How to apply a counterprint in distributed systems

In the last section, we explained how to find the right points of interest to assert a counter-press. Once we know these points, here are some ways to assert this counterprint in practice:

Create an explicit flow check

The idea is to make the size of the queue visible for your callers and to let them control the call rate according to this. By knowing the size of the queue (or any resource which is a bottleneck), they can increase or decrease the call rate to avoid submerging the system. This type of technique is particularly useful when several internal components work together and behave as well as they can without impacting each other. The equation below can be used at any time to calculate the caller rate. Note: the real call rate will depend on various other factors, but the equation below should give a good idea.

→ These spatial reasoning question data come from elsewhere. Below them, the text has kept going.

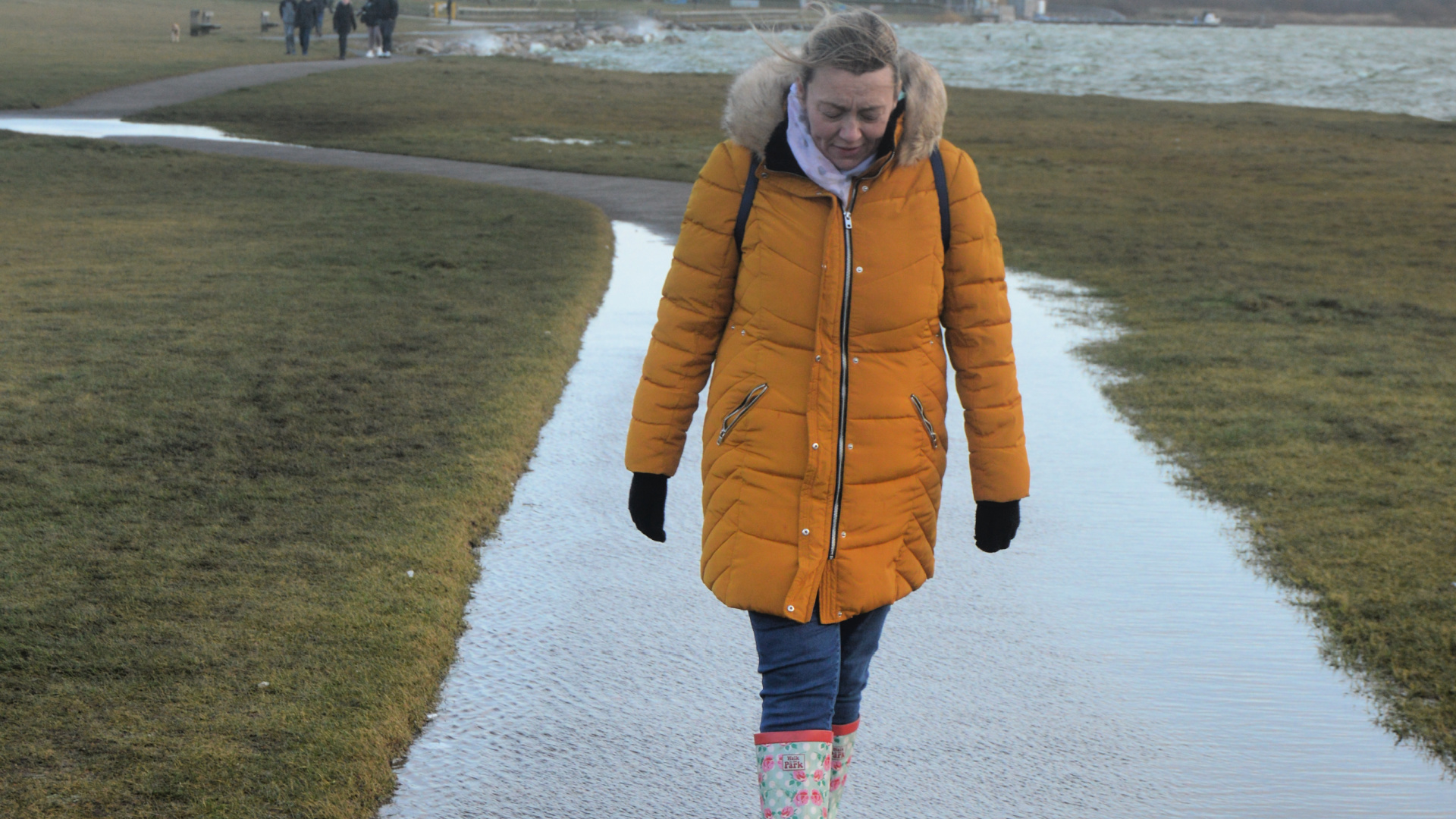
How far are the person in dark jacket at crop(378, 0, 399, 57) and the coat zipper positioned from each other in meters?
43.0

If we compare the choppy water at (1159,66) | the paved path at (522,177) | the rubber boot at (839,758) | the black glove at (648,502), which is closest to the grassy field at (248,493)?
the black glove at (648,502)

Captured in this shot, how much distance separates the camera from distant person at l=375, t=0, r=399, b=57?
42.2 metres

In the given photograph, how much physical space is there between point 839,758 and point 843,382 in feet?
2.87

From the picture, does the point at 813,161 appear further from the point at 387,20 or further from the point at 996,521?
the point at 387,20

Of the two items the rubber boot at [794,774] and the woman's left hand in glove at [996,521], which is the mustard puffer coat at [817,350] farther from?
the rubber boot at [794,774]

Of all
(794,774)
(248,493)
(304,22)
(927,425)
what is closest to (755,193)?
(927,425)

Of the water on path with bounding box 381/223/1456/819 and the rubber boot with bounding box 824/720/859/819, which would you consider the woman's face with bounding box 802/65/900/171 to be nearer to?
the rubber boot with bounding box 824/720/859/819

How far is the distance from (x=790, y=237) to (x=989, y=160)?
20.6m

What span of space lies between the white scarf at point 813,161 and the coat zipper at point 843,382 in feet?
0.08

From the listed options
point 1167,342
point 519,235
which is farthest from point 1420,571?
point 519,235

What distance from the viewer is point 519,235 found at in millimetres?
11695

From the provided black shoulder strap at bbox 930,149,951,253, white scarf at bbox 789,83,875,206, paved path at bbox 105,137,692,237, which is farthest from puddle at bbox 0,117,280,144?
black shoulder strap at bbox 930,149,951,253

Callrate_new = callrate_normal * (1 – (q_currentize / q_maxsize))))

Reversed responsibilities

In some systems, it is possible to modify the order where the appellants do not explicitly send requests to the service, but allow the service request to operate itself when it is ready to serve. This type of technique gives the reception service a total control over the amount it can make and can dynamically modify the size of the request according to its last state. You can use a token bucket strategy where the reception service fulfills the token, and this indicates to the caller when and how much it can send to the server. Here is an example of algorithm that the caller can use:

  # Service requests work if it has capacity

 if Tokens_available > 0: 

             Work_request_size = min (Tokens_available, Work_request_size _max) # Request work, up to a maximum limit 

             send_request_to_caller(Work_request_size) # Caller sends work if it has enough tokens

 

if Tokens_available >= Work_request_size: 

send_work_to_service(Work_request_size)

             Tokens_available = Tokens_available – Work_request_size

# Tokens are replenished at a certain rate

Tokens_available = min (Tokens_available + Token_Refresh_Rate, Token_Bucket_size)

Proactive adjustments

Sometimes you know in advance that your system will soon be exceeded, and you take proactive measures like asking the appellant to slow down the volume of call and increase it slowly. Think of a scenario where your downstream was downstream and rejected all your requests.

During this period, you have matured all the work and are now ready to empty it to meet your SLA. When you drain it faster than the normal rate, you may remove downstream services. To remedy this, you proactively limit the appellant limits or engage the caller to reduce his call volume and slowly open the valves.

Strangulation

Restress the number of requests that a service can serve and reject requests beyond this. Limitation can be applied to the service or API level. This strangulation is a direct indicator of the counterprint so that the appellant slows down the volume of call. You can go further and limit the limitation or priority equity to ensure that the least impact is seen by customers.

Load discharge

The strangulation points to reject requests when you violate certain predefined limits. Customer requests can always be rejected if the service faces stress and decides to proactively delete the requests that he has already promised to serve. This type of action is generally the last recourse so that the services protect and inform the caller.

Conclusion

Counterprint is an essential challenge in distributed systems that can have a significant impact on performance and stability. Understanding the causes and effects of counterpress, as well as effective management techniques, is crucial to building robust and high performance distributed systems. When implemented properly, the counterprint can improve the stability, reliability and scalability of a system, leading to an improved user experience.

However, if it is poorly managed, it can erode customer confidence and even contribute to the instability of the system. The fight against counterprint and meticulous monitoring of the system is the key to maintaining the health of the system. Although the implementation of the counterprint can involve compromises, as an impact potentially on the flow, the advantages in terms of global resilience of the system and user satisfaction are substantial.